## YOUR INSTRUCTIONS
Copy out the records word for word, from the line that contains "What is the distance between" through the line that contains "10812 millimetres", inclusive.

----------

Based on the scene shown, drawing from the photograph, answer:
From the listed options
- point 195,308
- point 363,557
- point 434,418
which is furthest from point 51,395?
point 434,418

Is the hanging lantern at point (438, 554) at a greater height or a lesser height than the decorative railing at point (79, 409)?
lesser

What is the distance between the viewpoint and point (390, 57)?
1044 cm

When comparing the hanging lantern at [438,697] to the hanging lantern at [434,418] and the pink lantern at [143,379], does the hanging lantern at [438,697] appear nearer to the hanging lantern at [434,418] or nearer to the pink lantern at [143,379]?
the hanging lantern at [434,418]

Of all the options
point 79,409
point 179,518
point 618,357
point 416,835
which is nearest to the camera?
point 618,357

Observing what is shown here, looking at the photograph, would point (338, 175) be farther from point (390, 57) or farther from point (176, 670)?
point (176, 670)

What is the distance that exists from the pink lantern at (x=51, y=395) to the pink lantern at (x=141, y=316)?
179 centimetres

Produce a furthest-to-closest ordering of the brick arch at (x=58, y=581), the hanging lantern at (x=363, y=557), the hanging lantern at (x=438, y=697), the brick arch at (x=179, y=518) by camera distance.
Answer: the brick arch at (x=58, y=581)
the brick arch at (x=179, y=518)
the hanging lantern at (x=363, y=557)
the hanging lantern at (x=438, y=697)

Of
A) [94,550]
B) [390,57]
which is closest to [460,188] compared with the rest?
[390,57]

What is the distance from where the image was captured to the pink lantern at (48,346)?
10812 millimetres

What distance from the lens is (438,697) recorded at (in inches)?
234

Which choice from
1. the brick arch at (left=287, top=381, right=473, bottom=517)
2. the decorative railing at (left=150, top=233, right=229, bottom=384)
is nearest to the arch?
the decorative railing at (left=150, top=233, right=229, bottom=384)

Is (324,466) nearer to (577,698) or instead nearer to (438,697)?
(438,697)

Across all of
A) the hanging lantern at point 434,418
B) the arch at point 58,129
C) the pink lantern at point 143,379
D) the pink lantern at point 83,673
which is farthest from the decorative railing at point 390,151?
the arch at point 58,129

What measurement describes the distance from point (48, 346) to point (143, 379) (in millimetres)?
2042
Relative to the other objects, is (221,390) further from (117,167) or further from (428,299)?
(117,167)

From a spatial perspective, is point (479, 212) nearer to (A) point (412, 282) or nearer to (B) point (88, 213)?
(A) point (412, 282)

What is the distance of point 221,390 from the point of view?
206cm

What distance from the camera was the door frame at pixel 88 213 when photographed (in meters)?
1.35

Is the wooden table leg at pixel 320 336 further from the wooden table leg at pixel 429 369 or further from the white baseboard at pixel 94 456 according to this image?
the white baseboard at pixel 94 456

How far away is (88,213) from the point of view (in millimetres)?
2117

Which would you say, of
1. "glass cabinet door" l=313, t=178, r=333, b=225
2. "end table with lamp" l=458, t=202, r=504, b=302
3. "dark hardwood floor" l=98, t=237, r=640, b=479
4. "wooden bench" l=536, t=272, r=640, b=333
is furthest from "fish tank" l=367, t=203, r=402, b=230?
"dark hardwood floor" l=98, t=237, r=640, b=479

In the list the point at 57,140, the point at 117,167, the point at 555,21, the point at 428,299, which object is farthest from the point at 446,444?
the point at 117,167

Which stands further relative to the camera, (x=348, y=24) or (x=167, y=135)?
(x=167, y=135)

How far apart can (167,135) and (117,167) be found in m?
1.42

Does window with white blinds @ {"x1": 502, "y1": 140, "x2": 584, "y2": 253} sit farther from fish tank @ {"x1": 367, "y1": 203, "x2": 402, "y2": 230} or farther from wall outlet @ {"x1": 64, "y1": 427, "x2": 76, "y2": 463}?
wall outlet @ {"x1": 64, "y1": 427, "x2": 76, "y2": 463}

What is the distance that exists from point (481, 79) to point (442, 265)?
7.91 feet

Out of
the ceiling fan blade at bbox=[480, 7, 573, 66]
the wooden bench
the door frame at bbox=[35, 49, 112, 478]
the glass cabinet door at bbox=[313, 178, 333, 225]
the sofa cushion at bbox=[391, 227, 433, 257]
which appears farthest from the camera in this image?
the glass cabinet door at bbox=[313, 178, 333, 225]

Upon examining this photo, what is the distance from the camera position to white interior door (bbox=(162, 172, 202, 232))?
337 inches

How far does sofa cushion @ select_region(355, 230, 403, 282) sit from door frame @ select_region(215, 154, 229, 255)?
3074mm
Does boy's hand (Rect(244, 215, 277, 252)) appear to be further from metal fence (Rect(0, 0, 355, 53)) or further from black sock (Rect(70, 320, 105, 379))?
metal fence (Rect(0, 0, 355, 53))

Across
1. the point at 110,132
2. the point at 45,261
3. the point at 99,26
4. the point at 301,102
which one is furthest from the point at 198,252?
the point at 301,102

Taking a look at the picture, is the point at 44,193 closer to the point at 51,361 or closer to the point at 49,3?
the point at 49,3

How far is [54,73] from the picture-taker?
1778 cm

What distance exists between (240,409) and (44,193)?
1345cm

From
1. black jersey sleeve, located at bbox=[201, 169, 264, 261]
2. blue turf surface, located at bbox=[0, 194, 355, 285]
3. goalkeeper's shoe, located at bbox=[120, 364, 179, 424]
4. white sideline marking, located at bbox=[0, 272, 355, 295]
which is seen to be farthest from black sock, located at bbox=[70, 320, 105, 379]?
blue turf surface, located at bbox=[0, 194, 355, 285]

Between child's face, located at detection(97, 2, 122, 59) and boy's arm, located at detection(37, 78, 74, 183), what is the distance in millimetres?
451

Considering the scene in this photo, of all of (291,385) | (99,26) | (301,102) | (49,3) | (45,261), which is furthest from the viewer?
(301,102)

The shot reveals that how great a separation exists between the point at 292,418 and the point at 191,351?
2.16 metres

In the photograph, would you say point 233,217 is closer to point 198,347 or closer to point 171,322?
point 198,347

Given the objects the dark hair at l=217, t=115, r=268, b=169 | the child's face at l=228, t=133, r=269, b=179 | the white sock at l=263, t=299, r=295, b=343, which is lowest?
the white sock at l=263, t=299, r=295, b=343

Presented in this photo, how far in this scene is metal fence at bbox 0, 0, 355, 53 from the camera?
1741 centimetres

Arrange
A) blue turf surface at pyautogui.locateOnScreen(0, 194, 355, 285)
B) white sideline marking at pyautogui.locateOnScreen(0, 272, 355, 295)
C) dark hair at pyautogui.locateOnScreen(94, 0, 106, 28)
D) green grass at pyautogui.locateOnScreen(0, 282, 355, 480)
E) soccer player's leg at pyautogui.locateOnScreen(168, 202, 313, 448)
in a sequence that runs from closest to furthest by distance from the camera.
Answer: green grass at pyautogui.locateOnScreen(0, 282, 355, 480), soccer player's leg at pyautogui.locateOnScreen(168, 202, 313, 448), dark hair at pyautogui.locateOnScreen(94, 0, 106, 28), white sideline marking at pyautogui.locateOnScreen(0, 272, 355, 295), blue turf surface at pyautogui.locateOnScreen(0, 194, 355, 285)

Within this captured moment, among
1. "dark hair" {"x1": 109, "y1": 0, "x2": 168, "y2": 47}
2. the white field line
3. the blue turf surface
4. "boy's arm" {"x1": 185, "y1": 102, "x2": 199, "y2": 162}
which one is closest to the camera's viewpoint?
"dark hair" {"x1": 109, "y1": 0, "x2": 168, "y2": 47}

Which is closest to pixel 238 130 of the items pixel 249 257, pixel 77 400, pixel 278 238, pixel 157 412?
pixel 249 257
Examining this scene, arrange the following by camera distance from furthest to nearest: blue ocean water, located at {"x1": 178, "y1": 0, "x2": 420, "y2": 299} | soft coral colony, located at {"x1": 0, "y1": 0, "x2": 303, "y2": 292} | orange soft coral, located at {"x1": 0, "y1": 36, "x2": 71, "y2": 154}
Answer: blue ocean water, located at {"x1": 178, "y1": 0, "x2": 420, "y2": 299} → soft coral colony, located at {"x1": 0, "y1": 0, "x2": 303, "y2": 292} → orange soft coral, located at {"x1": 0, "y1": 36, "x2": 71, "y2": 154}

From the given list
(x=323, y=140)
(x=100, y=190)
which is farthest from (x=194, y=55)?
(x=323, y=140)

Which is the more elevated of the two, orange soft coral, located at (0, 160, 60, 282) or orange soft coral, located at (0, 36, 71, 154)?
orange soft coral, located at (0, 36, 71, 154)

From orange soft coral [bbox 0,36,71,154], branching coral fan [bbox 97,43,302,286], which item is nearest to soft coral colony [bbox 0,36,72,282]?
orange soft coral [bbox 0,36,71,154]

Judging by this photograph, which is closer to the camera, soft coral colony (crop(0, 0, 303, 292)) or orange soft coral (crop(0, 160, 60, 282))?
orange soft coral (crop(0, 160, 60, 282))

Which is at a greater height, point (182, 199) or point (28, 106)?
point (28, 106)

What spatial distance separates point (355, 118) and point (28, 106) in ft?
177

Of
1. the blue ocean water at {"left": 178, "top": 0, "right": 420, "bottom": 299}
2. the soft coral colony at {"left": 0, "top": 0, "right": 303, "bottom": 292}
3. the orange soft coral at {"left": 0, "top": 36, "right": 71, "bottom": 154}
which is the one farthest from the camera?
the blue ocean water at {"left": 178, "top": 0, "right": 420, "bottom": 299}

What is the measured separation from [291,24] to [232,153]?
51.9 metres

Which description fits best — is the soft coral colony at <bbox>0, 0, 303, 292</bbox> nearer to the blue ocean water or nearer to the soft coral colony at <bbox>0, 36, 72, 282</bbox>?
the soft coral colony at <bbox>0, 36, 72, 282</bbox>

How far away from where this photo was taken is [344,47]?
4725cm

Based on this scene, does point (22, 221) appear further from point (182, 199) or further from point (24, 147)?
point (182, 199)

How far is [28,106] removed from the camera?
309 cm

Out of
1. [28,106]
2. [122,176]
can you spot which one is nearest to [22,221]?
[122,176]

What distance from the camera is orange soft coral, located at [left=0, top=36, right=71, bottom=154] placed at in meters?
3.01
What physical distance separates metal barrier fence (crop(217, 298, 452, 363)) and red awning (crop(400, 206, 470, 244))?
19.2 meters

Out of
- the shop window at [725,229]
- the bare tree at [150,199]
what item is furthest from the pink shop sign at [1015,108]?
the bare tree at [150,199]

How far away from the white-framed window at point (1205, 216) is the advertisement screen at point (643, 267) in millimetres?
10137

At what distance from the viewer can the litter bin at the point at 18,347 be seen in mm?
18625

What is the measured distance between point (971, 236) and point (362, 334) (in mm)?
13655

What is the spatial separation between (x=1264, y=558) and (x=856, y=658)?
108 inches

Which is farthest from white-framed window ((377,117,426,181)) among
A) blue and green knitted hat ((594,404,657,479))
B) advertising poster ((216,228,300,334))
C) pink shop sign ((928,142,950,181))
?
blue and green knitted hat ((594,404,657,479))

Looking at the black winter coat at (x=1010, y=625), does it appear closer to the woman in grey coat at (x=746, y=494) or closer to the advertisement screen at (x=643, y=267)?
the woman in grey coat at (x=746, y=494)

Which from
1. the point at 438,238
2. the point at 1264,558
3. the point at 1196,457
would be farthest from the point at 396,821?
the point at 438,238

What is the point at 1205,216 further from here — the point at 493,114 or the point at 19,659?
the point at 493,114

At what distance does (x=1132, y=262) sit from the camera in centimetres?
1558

----------

## SOLUTION TO THE EXERCISE
What is the distance between the viewpoint and point (390, 57)?
1044 cm

When comparing the hanging lantern at [438,697] to the hanging lantern at [434,418] and the pink lantern at [143,379], does the hanging lantern at [438,697] appear nearer to the hanging lantern at [434,418] or nearer to the pink lantern at [143,379]?
the hanging lantern at [434,418]

Of all the options
point 79,409
point 179,518
point 618,357
point 416,835
which is nearest to the camera?
point 618,357

Observing what is shown here, looking at the photograph, would point (338, 175) be farther from point (390, 57) or farther from point (176, 670)?
point (176, 670)

What is the distance that exists from the pink lantern at (x=51, y=395) to the pink lantern at (x=141, y=316)?
179 centimetres

Produce a furthest-to-closest ordering of the brick arch at (x=58, y=581), the hanging lantern at (x=363, y=557), the hanging lantern at (x=438, y=697), the brick arch at (x=179, y=518) by camera distance.
Answer: the brick arch at (x=58, y=581)
the brick arch at (x=179, y=518)
the hanging lantern at (x=363, y=557)
the hanging lantern at (x=438, y=697)

Of
A) [94,550]
B) [390,57]
which is closest to [460,188] compared with the rest?
[390,57]

What is the distance from where the image was captured to the pink lantern at (48,346)?
10812 millimetres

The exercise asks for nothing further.